* _DOCUMENT_:
[start]

Re: cvsps, parsecvs, svn2git and the CVS exporter mess

2013-01-06 Thread Michael Haggerty
On 01/05/2013 04:11 PM, Eric S. Raymond wrote:
 Perhaps I was unclear.  I consider the interface design error to
 be not in the fact that all the blobs are written first or detached,
 but rather that the implementation detail of the two separate journal
 files is ever exposed.
 
 I understand why the storage of intermediate results was done this
 way, in order to decrease the tool's working set during the run, but
 finishing by automatically concatenating the results and streaming
 them to stdout would surely have been the right thing here.

cvs2svn/cvs2git is built to be able to handle very large CVS
repositories, not only those that can fit in RAM.  This goal influences
a lot of its design, including the pass-by-pass structure with
intermediate databases and the resumability of passes.

The blobfile necessarily contains every version of every file, with no
delta-encoding and no compression.  Its size can be a large multiple of
the on-disk size of the original CVS repository.  If the save to
tempfiles then cat tempfiles at end of run behavior were hard-coded
into cvs2git, then there would be no way to avoid requiring enough
temporary space to hold the whole blobfile.

Writing the blobfile into a separate file, on the other hand, means that
for example the blobfile could be written into a named pipe connected to
the standard input of git fast-import [1].  git fast-import could
even be run on a remote server.

I consider these bigger advantages than the ability to pipe the output
of cvs2git directly into another command.

 The downstream cost of letting the journalling implementation be
 exposed, instead, can be seen in this snippet from the new git-cvsimport
 I've been working on:
 
 def command(self):
 Emit the command implied by all previous options.
 return (cvs2git --username=git-cvsimport --quiet --quiet 
 --blobfile={0} --dumpfile={1} {2} {3}  cat {0} {1}  rm {0} 
 {1}).format(tempfile.mkstemp()[1], tempfile.mkstemp()[1], self.opts, 
 self.modulepath)
 
 According to the documentation, every caller of csv2git must go
 through analogous contortions!  This is not the Unix way; if Unix
 design principles had been minimally applied, that second line would
 just read like this:
 
  return cvs2git --username=git-cvsimport --quiet --quiet

Never in my worst nightmares did I imagine that my terrible design taste
would force you to type an extra two lines of code.  Oh the humanity!

By the way, patches are welcome.  And you don't need to trumpet their
imminent arrival [2] or malign the existing code beforehand.  Moreover,
it would be adequate if you just demonstrate working code and *then* ask
for sign-in, rather than the other way around.

 If Unix design principles had been thoroughly applied, the --quiet
 --quiet part would be unnecessary too - well-behaved Unix commands
 *default* to being completely quiet unless either (a) they have an
 exceptional condition to report, or (b) their expected running time is
 so long that tasteful silence would leave users in doubt that they're
 working.

cvs2git is not a command that one uses 100 times a day.  It is a tool
for one-shot conversions of CVS repositories to git.  These conversions
can take hours or even days of processing time (not to mention the time
for configuring the conversion and changing the rest of a project's
infrastructure from CVS to git).  So yes, I think we would like to
appeal to (b) and humbly ask for your permission to give the user some
feedback during the conversion.

[end]

* _TASK DESCRIPTION_:
Reproduce, word for word, the stretch of the cvs2git thread from "According to the" through "other way around.".

* _ENTRIES SUPPLIED_:
[start]

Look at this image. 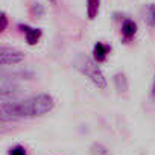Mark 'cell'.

[end]
[start]

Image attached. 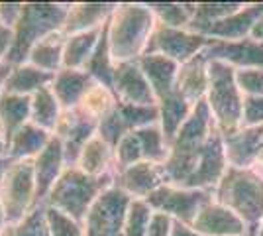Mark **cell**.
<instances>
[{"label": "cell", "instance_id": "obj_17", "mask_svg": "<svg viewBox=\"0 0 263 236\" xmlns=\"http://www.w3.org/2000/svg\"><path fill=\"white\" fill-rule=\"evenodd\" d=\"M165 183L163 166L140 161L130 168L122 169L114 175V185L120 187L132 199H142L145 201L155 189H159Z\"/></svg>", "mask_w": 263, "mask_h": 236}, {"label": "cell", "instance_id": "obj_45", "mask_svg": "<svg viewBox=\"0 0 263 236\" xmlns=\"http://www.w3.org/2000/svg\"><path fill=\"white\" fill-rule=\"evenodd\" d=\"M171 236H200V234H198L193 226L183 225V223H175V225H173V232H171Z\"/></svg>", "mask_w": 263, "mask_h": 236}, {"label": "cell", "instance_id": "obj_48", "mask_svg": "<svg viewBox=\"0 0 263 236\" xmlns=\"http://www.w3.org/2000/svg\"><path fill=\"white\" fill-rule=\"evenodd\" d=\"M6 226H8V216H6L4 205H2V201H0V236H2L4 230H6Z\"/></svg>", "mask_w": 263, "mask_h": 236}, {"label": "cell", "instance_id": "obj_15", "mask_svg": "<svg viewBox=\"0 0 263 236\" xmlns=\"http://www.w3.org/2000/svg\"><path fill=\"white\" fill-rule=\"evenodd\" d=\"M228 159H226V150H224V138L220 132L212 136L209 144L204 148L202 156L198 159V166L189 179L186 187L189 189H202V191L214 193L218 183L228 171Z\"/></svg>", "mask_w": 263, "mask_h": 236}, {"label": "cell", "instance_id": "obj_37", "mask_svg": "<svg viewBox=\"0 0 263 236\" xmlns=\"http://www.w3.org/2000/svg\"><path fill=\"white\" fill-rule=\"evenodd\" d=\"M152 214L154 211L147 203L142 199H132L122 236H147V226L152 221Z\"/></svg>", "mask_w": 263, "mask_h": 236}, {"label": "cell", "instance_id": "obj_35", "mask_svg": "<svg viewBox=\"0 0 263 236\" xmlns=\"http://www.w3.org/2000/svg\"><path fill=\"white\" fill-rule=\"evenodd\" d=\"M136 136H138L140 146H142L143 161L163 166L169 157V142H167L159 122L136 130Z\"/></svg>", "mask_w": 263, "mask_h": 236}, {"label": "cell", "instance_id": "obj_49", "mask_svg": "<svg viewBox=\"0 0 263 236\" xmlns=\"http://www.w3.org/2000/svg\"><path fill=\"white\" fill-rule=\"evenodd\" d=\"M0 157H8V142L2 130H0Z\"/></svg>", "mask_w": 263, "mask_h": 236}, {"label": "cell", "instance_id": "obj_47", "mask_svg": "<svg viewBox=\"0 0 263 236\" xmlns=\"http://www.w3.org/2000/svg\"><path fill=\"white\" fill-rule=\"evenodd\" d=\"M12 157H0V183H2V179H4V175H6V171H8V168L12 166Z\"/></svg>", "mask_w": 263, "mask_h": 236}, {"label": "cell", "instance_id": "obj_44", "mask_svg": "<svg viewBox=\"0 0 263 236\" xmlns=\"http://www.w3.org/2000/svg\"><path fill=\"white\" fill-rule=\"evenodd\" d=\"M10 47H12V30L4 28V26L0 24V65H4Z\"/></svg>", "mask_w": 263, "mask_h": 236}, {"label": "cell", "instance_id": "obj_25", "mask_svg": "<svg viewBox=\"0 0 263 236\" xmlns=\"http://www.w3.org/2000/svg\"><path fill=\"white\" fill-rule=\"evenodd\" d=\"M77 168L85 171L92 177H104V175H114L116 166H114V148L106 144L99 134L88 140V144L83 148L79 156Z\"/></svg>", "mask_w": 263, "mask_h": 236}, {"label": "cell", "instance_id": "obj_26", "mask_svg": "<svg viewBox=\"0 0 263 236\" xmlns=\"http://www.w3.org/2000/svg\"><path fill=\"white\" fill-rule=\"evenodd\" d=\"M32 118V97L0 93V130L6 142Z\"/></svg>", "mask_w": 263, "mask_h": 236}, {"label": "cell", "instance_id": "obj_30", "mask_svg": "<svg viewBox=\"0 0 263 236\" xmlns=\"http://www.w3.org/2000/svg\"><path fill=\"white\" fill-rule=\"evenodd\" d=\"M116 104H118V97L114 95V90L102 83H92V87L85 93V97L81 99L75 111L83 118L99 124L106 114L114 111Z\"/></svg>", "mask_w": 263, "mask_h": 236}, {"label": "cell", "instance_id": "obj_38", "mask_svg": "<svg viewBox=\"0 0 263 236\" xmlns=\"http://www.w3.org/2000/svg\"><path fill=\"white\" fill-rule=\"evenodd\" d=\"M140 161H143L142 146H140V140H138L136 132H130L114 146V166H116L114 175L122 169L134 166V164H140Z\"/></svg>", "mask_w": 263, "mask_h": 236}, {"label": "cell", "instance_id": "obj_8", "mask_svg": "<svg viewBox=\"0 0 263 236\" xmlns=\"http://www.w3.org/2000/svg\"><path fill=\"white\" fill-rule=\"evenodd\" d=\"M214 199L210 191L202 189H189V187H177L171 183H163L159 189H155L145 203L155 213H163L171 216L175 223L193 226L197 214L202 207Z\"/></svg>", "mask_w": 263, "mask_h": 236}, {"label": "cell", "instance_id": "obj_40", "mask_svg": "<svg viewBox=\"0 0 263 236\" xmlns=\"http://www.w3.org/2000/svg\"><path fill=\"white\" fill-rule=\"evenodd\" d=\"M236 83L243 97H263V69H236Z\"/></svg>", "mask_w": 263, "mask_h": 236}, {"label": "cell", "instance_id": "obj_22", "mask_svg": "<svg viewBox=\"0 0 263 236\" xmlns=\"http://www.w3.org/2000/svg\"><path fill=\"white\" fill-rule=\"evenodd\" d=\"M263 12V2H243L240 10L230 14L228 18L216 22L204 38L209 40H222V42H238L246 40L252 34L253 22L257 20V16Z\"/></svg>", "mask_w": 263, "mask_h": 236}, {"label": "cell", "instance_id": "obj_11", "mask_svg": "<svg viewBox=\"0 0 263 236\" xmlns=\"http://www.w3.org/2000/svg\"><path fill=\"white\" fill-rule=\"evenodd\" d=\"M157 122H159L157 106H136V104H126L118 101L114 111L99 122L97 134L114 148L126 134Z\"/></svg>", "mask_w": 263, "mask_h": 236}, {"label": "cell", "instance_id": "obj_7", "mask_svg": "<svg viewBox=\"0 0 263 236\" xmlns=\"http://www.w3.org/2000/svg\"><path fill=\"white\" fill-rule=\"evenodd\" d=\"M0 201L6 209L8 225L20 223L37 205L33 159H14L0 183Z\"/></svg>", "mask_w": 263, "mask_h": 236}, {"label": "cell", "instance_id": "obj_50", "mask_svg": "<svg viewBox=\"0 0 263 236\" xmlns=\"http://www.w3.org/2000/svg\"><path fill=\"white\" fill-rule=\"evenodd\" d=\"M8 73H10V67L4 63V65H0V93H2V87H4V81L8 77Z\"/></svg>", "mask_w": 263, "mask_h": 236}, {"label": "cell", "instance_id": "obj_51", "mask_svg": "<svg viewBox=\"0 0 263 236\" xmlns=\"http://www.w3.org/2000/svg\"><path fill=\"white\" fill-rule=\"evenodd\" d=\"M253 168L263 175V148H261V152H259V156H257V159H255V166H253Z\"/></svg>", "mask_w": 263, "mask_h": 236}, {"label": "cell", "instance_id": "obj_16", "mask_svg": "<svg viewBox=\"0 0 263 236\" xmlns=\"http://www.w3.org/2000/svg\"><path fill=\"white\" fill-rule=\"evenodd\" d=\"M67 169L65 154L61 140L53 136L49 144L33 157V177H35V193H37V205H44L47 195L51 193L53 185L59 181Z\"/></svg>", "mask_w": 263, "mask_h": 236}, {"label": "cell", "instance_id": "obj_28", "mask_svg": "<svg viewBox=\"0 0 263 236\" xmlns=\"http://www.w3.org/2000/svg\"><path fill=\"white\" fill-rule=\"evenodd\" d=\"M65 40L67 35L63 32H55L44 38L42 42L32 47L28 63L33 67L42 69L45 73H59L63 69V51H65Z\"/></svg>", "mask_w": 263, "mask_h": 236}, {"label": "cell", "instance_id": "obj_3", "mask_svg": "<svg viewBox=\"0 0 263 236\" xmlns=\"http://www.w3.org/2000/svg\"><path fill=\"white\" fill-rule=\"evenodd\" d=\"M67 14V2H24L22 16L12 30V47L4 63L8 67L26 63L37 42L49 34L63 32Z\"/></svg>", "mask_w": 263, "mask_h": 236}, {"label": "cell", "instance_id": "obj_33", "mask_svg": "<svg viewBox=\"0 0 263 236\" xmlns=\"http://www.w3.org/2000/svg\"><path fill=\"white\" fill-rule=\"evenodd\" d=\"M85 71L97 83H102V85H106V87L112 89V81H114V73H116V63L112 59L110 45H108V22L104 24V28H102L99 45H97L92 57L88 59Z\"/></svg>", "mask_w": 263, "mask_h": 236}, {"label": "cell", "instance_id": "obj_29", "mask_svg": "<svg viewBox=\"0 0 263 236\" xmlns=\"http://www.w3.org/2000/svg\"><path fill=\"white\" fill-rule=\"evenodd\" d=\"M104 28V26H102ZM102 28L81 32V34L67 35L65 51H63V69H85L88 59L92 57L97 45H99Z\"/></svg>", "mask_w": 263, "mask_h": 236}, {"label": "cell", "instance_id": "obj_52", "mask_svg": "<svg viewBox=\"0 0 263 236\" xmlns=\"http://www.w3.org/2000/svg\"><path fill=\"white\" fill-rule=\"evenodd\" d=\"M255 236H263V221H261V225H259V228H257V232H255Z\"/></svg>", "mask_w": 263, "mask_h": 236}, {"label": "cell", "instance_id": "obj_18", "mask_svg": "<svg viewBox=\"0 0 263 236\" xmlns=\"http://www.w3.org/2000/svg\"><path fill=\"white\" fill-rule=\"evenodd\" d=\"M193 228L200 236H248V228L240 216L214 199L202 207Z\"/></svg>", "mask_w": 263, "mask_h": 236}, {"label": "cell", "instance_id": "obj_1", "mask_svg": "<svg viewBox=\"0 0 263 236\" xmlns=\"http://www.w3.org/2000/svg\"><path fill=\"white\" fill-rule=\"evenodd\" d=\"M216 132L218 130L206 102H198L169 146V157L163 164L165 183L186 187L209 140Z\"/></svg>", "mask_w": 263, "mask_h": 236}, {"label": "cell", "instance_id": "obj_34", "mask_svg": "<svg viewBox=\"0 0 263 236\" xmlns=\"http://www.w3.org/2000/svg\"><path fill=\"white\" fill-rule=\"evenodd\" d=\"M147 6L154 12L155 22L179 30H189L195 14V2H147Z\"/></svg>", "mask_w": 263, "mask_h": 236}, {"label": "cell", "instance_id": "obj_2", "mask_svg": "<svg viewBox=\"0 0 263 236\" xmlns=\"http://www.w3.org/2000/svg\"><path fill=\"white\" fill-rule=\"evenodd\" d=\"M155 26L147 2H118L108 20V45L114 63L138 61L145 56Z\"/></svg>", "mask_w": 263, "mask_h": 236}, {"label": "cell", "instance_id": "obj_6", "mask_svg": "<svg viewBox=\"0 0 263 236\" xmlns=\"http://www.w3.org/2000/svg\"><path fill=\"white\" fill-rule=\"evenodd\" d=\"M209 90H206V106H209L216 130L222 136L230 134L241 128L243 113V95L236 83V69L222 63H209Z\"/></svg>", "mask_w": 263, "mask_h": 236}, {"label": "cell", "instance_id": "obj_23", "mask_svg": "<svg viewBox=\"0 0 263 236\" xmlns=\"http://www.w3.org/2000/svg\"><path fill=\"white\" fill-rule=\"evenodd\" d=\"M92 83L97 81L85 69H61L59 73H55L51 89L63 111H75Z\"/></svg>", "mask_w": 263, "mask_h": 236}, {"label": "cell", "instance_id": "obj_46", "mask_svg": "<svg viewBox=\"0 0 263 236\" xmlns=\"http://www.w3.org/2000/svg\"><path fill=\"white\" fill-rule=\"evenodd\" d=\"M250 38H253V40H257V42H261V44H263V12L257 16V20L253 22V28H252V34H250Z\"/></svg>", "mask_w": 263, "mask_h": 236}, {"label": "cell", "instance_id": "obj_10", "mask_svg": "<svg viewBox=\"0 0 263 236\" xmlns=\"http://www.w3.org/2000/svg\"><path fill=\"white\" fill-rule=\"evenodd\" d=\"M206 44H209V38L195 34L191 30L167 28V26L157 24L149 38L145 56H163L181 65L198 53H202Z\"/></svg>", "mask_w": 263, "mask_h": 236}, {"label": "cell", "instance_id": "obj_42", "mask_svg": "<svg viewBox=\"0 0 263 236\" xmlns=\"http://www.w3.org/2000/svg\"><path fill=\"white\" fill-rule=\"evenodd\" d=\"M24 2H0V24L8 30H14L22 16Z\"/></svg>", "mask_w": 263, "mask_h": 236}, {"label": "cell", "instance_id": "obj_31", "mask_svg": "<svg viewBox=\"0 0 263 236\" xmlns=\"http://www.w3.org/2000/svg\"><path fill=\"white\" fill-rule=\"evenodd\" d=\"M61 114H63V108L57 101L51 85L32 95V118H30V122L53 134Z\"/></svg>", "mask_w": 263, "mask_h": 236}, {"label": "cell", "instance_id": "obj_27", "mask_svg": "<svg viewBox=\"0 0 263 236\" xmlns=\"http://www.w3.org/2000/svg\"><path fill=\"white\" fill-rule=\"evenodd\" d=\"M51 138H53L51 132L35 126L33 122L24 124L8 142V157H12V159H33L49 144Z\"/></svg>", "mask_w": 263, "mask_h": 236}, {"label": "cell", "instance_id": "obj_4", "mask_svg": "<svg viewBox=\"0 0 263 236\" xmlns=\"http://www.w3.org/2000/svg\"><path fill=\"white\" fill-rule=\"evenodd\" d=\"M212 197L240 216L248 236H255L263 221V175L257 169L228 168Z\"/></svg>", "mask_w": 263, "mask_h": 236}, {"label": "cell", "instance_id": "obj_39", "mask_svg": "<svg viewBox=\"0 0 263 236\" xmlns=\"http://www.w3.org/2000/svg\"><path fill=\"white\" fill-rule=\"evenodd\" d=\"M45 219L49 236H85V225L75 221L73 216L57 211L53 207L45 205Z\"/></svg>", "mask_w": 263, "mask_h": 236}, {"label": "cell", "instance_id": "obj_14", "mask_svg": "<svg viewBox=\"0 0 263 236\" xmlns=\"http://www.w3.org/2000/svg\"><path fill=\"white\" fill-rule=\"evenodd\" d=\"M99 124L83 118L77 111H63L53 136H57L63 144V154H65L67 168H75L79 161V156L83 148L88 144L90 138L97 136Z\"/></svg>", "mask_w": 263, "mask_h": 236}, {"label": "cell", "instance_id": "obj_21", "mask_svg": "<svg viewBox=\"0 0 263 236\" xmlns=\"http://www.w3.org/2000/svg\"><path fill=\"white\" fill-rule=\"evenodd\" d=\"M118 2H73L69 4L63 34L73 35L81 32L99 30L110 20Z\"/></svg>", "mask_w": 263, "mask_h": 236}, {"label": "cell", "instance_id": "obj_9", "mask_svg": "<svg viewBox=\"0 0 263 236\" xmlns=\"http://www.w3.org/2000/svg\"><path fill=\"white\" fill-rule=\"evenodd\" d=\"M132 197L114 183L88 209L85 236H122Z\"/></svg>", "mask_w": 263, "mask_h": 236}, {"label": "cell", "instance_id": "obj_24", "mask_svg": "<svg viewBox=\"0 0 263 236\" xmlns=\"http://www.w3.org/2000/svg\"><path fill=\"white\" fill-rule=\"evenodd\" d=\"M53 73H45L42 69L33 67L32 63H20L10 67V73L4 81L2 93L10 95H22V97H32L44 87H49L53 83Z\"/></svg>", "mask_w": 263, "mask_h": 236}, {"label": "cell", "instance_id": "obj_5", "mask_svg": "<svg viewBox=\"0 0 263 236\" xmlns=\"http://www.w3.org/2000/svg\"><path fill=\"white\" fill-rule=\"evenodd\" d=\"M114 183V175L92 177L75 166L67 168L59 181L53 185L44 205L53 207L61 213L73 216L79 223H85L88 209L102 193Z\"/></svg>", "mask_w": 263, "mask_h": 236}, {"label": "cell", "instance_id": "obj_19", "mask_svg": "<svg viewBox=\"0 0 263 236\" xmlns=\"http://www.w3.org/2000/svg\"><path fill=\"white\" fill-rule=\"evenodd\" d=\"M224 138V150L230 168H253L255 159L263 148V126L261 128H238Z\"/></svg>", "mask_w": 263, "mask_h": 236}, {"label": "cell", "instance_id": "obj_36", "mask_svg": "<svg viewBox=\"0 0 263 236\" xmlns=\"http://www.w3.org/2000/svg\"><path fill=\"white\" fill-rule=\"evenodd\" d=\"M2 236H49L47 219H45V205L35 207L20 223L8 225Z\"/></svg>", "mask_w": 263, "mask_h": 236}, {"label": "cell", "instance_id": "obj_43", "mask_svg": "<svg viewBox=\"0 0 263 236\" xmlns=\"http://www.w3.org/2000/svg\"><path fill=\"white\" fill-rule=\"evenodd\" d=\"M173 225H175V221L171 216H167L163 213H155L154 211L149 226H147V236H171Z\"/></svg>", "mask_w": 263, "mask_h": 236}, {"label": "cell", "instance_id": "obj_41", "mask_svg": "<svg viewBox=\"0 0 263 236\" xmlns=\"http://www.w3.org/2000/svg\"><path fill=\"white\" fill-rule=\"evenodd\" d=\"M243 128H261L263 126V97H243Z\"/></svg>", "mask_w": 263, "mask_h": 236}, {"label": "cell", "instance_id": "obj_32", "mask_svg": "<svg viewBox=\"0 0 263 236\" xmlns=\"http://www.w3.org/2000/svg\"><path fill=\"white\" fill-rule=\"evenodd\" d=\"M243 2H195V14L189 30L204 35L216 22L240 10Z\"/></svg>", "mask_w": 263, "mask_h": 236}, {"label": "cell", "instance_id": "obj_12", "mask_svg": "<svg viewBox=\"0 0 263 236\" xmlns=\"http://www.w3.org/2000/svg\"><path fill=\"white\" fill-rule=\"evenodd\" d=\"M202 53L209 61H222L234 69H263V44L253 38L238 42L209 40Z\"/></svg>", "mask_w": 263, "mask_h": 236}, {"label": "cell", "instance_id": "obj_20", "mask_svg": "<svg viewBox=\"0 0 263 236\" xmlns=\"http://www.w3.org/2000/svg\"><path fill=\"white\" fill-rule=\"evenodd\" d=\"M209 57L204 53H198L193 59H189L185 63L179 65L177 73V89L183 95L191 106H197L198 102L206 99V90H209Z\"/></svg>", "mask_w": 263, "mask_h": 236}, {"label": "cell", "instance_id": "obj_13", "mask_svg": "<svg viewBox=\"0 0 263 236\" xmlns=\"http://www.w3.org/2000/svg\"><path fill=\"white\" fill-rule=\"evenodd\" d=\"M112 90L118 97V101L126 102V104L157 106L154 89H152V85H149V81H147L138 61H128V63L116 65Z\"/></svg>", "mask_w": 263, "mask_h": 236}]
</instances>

[end]

* _ANSWER TO THIS EXERCISE_:
According to the documentation, every caller of csv2git must go
 through analogous contortions!  This is not the Unix way; if Unix
 design principles had been minimally applied, that second line would
 just read like this:
 
  return cvs2git --username=git-cvsimport --quiet --quiet

Never in my worst nightmares did I imagine that my terrible design taste
would force you to type an extra two lines of code.  Oh the humanity!

By the way, patches are welcome.  And you don't need to trumpet their
imminent arrival [2] or malign the existing code beforehand.  Moreover,
it would be adequate if you just demonstrate working code and *then* ask
for sign-in, rather than the other way around.